Background
Forest inventory plays a pivotal role in environmental management by providing crucial data useful for finding timber volume estimates, informing timely policy changes by concerned stakeholders, for national and international reporting, among others. Collecting individual tree parameters, such as tree heights and trunk diameters, is essential for assessing forest health and biodiversity. Modern non-contact technologies, like photogrammetry and LiDAR, offer automated tree inventory capabilities, making survey excursions quick and efficient. These advancements facilitate rapid and accurate data collection, which are vital for sustainable forestry practices.
Accomplishments
Stereoscopic vision is a type of close-range photogrammetry that applies the principles of multiple-view geometry to create the 3D map of a scene.

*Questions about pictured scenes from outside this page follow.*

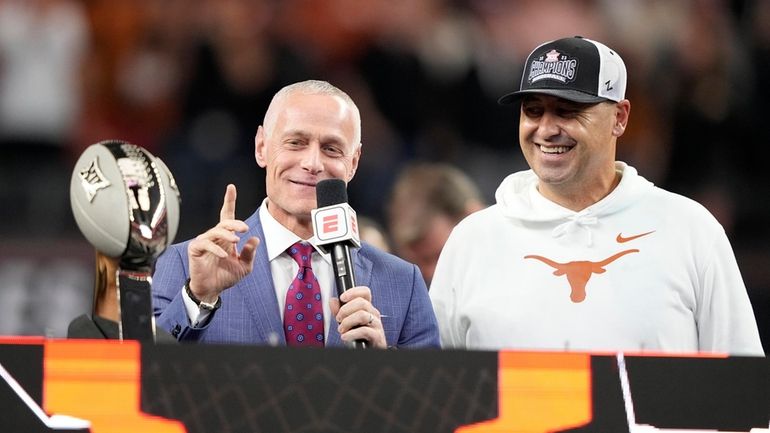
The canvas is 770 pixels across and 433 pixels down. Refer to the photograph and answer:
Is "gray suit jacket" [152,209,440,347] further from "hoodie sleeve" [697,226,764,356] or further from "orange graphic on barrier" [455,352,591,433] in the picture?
"orange graphic on barrier" [455,352,591,433]

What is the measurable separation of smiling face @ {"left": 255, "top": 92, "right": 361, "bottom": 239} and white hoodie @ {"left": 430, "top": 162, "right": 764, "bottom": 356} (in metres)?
0.52

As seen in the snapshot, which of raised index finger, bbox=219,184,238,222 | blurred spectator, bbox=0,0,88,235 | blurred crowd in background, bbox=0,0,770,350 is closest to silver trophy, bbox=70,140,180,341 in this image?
raised index finger, bbox=219,184,238,222

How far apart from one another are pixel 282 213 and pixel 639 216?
976 millimetres

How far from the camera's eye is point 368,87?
698cm

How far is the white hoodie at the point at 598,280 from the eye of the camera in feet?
12.0

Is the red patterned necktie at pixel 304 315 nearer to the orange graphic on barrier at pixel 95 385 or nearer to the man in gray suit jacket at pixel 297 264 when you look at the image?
the man in gray suit jacket at pixel 297 264

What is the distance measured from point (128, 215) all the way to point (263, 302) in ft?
3.19

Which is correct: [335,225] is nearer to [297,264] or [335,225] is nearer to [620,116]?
[297,264]

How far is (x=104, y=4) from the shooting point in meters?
7.38

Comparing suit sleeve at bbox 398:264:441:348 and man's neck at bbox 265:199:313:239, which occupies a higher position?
man's neck at bbox 265:199:313:239

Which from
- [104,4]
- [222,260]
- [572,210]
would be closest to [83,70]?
[104,4]

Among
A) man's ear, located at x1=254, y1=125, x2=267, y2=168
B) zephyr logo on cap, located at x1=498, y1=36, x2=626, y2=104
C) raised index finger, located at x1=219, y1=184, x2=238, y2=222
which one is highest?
zephyr logo on cap, located at x1=498, y1=36, x2=626, y2=104

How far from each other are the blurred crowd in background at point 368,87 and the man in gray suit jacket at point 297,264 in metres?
3.03

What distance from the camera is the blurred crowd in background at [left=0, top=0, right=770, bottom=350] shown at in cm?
681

It offers significant advantages over other techniques such as structure from motion (SfM) and LiDAR at measurement tasks.
Its low computation software tool known as TreeVision that combines stereoscopic vision and deep learning to automatically estimate tree
biophysical parameters such as diameters at breast height, tree heights, and crown diameters. The tool comprises three modules for capturing
images, calibrating cameras, and extracting tree measurements from stereoscopic images. It is the result of more than two years of research and
development effort at our lab and has already been tested in a real forest setting. It is availableonline for anyone to download and try out.
You can read more about TreeVision in our research paper.
Next Steps
At DSAIL, we are very proud of what we have already achieved in creating a user-friendly tool that
automates the work of tree inventory. We are currently planning to carry out more real-world deployments
of the application in forests to test its limits. We also plan to add more features onto it to facilitate
forest inventory data storage and analysis in order, thus making it a practical and useful tool for foresters.